Exercise
An exact transcription of every record is needed.

START Material for the task

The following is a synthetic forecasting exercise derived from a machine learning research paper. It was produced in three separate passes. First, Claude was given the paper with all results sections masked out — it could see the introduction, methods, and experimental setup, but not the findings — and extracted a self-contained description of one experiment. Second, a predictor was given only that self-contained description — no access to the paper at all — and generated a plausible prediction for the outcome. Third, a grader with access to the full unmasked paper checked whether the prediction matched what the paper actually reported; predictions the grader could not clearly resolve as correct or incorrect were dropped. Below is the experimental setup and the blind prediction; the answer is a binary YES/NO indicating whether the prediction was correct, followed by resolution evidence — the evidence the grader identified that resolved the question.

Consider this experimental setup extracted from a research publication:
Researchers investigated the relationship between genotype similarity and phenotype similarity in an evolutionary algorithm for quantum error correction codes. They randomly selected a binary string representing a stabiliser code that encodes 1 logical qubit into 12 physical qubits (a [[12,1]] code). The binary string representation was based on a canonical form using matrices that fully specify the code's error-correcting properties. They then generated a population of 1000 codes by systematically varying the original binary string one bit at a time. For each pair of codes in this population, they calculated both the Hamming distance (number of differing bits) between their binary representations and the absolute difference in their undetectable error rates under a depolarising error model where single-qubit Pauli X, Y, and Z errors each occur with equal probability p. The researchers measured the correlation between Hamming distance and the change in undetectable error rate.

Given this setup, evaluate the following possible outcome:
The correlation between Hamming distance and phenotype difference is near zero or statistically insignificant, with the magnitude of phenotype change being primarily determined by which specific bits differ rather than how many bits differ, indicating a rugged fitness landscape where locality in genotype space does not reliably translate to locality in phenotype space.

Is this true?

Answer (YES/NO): NO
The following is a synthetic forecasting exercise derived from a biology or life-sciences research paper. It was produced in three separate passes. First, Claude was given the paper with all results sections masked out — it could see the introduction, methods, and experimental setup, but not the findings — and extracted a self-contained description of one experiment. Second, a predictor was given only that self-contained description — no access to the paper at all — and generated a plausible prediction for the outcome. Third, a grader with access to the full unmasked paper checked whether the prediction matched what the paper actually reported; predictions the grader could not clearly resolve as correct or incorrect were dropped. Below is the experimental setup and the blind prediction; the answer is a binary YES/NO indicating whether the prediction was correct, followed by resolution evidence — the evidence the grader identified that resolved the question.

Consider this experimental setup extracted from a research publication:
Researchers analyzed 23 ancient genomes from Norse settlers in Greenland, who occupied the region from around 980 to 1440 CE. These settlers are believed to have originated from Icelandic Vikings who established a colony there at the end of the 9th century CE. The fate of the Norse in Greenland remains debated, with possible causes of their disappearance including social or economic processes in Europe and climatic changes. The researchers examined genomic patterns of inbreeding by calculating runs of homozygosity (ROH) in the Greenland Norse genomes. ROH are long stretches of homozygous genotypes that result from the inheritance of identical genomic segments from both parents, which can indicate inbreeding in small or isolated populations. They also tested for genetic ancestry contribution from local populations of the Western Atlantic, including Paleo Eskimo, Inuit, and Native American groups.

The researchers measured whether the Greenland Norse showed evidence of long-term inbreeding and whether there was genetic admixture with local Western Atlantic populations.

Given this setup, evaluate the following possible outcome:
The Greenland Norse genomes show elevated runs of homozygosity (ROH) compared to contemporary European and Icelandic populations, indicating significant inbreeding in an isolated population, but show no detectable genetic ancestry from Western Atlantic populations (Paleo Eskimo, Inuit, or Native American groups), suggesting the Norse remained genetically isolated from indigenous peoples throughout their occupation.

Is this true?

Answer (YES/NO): NO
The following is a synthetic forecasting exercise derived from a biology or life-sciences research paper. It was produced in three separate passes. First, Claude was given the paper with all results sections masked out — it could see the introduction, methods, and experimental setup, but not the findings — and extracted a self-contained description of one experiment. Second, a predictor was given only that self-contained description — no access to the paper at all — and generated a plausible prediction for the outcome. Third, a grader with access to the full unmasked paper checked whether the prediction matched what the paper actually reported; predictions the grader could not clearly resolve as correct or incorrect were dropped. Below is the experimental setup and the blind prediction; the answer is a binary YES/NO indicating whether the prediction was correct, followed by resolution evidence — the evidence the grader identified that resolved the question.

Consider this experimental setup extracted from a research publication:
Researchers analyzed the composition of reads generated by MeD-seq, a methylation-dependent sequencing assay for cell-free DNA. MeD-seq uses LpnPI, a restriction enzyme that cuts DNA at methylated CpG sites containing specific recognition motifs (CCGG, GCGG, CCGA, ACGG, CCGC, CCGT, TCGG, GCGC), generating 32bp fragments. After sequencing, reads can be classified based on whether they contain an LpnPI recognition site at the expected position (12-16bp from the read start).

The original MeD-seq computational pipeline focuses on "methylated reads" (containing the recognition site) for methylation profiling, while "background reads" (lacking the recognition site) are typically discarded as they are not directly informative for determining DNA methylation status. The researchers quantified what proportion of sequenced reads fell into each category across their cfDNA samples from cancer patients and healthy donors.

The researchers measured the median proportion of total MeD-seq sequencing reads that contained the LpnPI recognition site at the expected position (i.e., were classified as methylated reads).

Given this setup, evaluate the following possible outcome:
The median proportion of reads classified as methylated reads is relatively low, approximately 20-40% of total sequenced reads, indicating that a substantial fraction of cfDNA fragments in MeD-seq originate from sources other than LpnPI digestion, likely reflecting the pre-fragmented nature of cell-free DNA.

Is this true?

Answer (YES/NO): YES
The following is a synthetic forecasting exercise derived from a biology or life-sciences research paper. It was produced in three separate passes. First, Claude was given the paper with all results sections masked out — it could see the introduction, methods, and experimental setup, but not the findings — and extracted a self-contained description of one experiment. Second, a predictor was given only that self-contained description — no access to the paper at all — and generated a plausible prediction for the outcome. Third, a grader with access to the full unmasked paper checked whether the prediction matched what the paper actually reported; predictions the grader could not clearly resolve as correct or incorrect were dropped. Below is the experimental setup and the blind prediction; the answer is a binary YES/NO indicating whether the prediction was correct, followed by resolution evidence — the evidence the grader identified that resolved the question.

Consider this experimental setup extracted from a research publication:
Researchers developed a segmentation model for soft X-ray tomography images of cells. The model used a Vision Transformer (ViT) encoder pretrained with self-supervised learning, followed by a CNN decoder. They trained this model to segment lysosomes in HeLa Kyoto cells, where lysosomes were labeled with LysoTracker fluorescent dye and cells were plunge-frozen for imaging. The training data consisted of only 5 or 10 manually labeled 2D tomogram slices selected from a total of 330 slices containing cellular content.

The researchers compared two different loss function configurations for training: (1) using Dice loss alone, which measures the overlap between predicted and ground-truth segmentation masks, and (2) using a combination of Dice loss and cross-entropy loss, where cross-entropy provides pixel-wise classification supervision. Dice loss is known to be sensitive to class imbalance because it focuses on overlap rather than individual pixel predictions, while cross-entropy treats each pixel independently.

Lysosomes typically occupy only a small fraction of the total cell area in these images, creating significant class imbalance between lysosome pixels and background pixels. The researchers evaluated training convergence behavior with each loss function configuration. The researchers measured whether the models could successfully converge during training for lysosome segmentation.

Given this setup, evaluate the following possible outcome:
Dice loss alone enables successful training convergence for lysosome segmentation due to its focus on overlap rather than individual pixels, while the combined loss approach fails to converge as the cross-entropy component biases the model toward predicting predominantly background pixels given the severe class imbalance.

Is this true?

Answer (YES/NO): NO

END Material for the task

Written response
The following is a synthetic forecasting exercise derived from a machine learning research paper. It was produced in three separate passes. First, Claude was given the paper with all results sections masked out — it could see the introduction, methods, and experimental setup, but not the findings — and extracted a self-contained description of one experiment. Second, a predictor was given only that self-contained description — no access to the paper at all — and generated a plausible prediction for the outcome. Third, a grader with access to the full unmasked paper checked whether the prediction matched what the paper actually reported; predictions the grader could not clearly resolve as correct or incorrect were dropped. Below is the experimental setup and the blind prediction; the answer is a binary YES/NO indicating whether the prediction was correct, followed by resolution evidence — the evidence the grader identified that resolved the question.

Consider this experimental setup extracted from a research publication:
Researchers investigated the relationship between genotype similarity and phenotype similarity in an evolutionary algorithm for quantum error correction codes. They randomly selected a binary string representing a stabiliser code that encodes 1 logical qubit into 12 physical qubits (a [[12,1]] code). The binary string representation was based on a canonical form using matrices that fully specify the code's error-correcting properties. They then generated a population of 1000 codes by systematically varying the original binary string one bit at a time. For each pair of codes in this population, they calculated both the Hamming distance (number of differing bits) between their binary representations and the absolute difference in their undetectable error rates under a depolarising error model where single-qubit Pauli X, Y, and Z errors each occur with equal probability p. The researchers measured the correlation between Hamming distance and the change in undetectable error rate.

Given this setup, evaluate the following possible outcome:
The correlation between Hamming distance and phenotype difference is near zero or statistically insignificant, with the magnitude of phenotype change being primarily determined by which specific bits differ rather than how many bits differ, indicating a rugged fitness landscape where locality in genotype space does not reliably translate to locality in phenotype space.

Is this true?

Answer (YES/NO): NO
The following is a synthetic forecasting exercise derived from a biology or life-sciences research paper. It was produced in three separate passes. First, Claude was given the paper with all results sections masked out — it could see the introduction, methods, and experimental setup, but not the findings — and extracted a self-contained description of one experiment. Second, a predictor was given only that self-contained description — no access to the paper at all — and generated a plausible prediction for the outcome. Third, a grader with access to the full unmasked paper checked whether the prediction matched what the paper actually reported; predictions the grader could not clearly resolve as correct or incorrect were dropped. Below is the experimental setup and the blind prediction; the answer is a binary YES/NO indicating whether the prediction was correct, followed by resolution evidence — the evidence the grader identified that resolved the question.

Consider this experimental setup extracted from a research publication:
Researchers analyzed 23 ancient genomes from Norse settlers in Greenland, who occupied the region from around 980 to 1440 CE. These settlers are believed to have originated from Icelandic Vikings who established a colony there at the end of the 9th century CE. The fate of the Norse in Greenland remains debated, with possible causes of their disappearance including social or economic processes in Europe and climatic changes. The researchers examined genomic patterns of inbreeding by calculating runs of homozygosity (ROH) in the Greenland Norse genomes. ROH are long stretches of homozygous genotypes that result from the inheritance of identical genomic segments from both parents, which can indicate inbreeding in small or isolated populations. They also tested for genetic ancestry contribution from local populations of the Western Atlantic, including Paleo Eskimo, Inuit, and Native American groups.

The researchers measured whether the Greenland Norse showed evidence of long-term inbreeding and whether there was genetic admixture with local Western Atlantic populations.

Given this setup, evaluate the following possible outcome:
The Greenland Norse genomes show elevated runs of homozygosity (ROH) compared to contemporary European and Icelandic populations, indicating significant inbreeding in an isolated population, but show no detectable genetic ancestry from Western Atlantic populations (Paleo Eskimo, Inuit, or Native American groups), suggesting the Norse remained genetically isolated from indigenous peoples throughout their occupation.

Is this true?

Answer (YES/NO): NO
The following is a synthetic forecasting exercise derived from a biology or life-sciences research paper. It was produced in three separate passes. First, Claude was given the paper with all results sections masked out — it could see the introduction, methods, and experimental setup, but not the findings — and extracted a self-contained description of one experiment. Second, a predictor was given only that self-contained description — no access to the paper at all — and generated a plausible prediction for the outcome. Third, a grader with access to the full unmasked paper checked whether the prediction matched what the paper actually reported; predictions the grader could not clearly resolve as correct or incorrect were dropped. Below is the experimental setup and the blind prediction; the answer is a binary YES/NO indicating whether the prediction was correct, followed by resolution evidence — the evidence the grader identified that resolved the question.

Consider this experimental setup extracted from a research publication:
Researchers analyzed the composition of reads generated by MeD-seq, a methylation-dependent sequencing assay for cell-free DNA. MeD-seq uses LpnPI, a restriction enzyme that cuts DNA at methylated CpG sites containing specific recognition motifs (CCGG, GCGG, CCGA, ACGG, CCGC, CCGT, TCGG, GCGC), generating 32bp fragments. After sequencing, reads can be classified based on whether they contain an LpnPI recognition site at the expected position (12-16bp from the read start).

The original MeD-seq computational pipeline focuses on "methylated reads" (containing the recognition site) for methylation profiling, while "background reads" (lacking the recognition site) are typically discarded as they are not directly informative for determining DNA methylation status. The researchers quantified what proportion of sequenced reads fell into each category across their cfDNA samples from cancer patients and healthy donors.

The researchers measured the median proportion of total MeD-seq sequencing reads that contained the LpnPI recognition site at the expected position (i.e., were classified as methylated reads).

Given this setup, evaluate the following possible outcome:
The median proportion of reads classified as methylated reads is relatively low, approximately 20-40% of total sequenced reads, indicating that a substantial fraction of cfDNA fragments in MeD-seq originate from sources other than LpnPI digestion, likely reflecting the pre-fragmented nature of cell-free DNA.

Is this true?

Answer (YES/NO): YES
The following is a synthetic forecasting exercise derived from a biology or life-sciences research paper. It was produced in three separate passes. First, Claude was given the paper with all results sections masked out — it could see the introduction, methods, and experimental setup, but not the findings — and extracted a self-contained description of one experiment. Second, a predictor was given only that self-contained description — no access to the paper at all — and generated a plausible prediction for the outcome. Third, a grader with access to the full unmasked paper checked whether the prediction matched what the paper actually reported; predictions the grader could not clearly resolve as correct or incorrect were dropped. Below is the experimental setup and the blind prediction; the answer is a binary YES/NO indicating whether the prediction was correct, followed by resolution evidence — the evidence the grader identified that resolved the question.

Consider this experimental setup extracted from a research publication:
Researchers developed a segmentation model for soft X-ray tomography images of cells. The model used a Vision Transformer (ViT) encoder pretrained with self-supervised learning, followed by a CNN decoder. They trained this model to segment lysosomes in HeLa Kyoto cells, where lysosomes were labeled with LysoTracker fluorescent dye and cells were plunge-frozen for imaging. The training data consisted of only 5 or 10 manually labeled 2D tomogram slices selected from a total of 330 slices containing cellular content.

The researchers compared two different loss function configurations for training: (1) using Dice loss alone, which measures the overlap between predicted and ground-truth segmentation masks, and (2) using a combination of Dice loss and cross-entropy loss, where cross-entropy provides pixel-wise classification supervision. Dice loss is known to be sensitive to class imbalance because it focuses on overlap rather than individual pixel predictions, while cross-entropy treats each pixel independently.

Lysosomes typically occupy only a small fraction of the total cell area in these images, creating significant class imbalance between lysosome pixels and background pixels. The researchers evaluated training convergence behavior with each loss function configuration. The researchers measured whether the models could successfully converge during training for lysosome segmentation.

Given this setup, evaluate the following possible outcome:
Dice loss alone enables successful training convergence for lysosome segmentation due to its focus on overlap rather than individual pixels, while the combined loss approach fails to converge as the cross-entropy component biases the model toward predicting predominantly background pixels given the severe class imbalance.

Is this true?

Answer (YES/NO): NO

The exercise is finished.